Julia’s type inference algorithm needs to keep compilation time “reasonably small” while also computing precise type information where it “seems likely” that this would result in fast code at runtime.
Fast code machine code can generally be produced when type inference can compute concrete types (or small Unions of concrete types). But when an abstract type like Number is encountered with many subtypes, it’s unlikely to be better to infer Number than to widen the type to Any. So type inference has just chosen to widen the type here, computing a less precise result in favor of lowering compilation time.
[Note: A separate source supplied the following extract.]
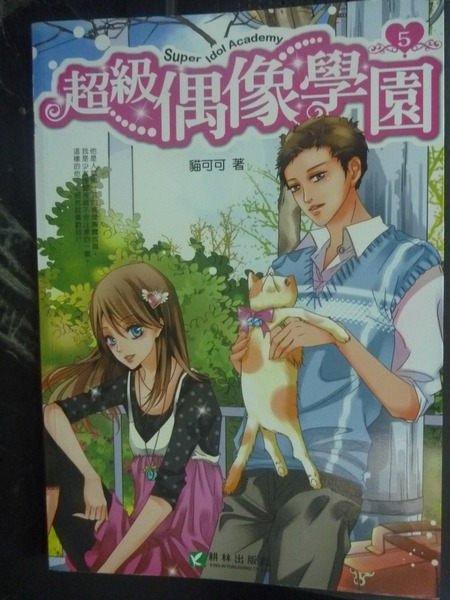 【書寶二手書T1╱一般小說_YKD】超級偶像學園 5_貓可可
By the way, here’s the subtypes of Number defined in Base. There’s also many others in external libraries:
Number
├─ Complex
└─ Real
├─ AbstractFloat
│ ├─ BigFloat
│ ├─ Float16
│ ├─ Float32
│ └─ Float64
├─ AbstractIrrational
│ └─ Irrational
├─ Integer
│ ├─ Bool
│ ├─ Signed
│ │ ├─ BigInt
│ │ ├─ Int128
│ │ ├─ Int16
│ │ ├─ Int32
│ │ ├─ Int64
│ │ └─ Int8
│ └─ Unsigned
│ ├─ UInt128
│ ├─ UInt16
│ ├─ UInt32
│ ├─ UInt64
│ └─ UInt8
└─ Rational
In short, yes.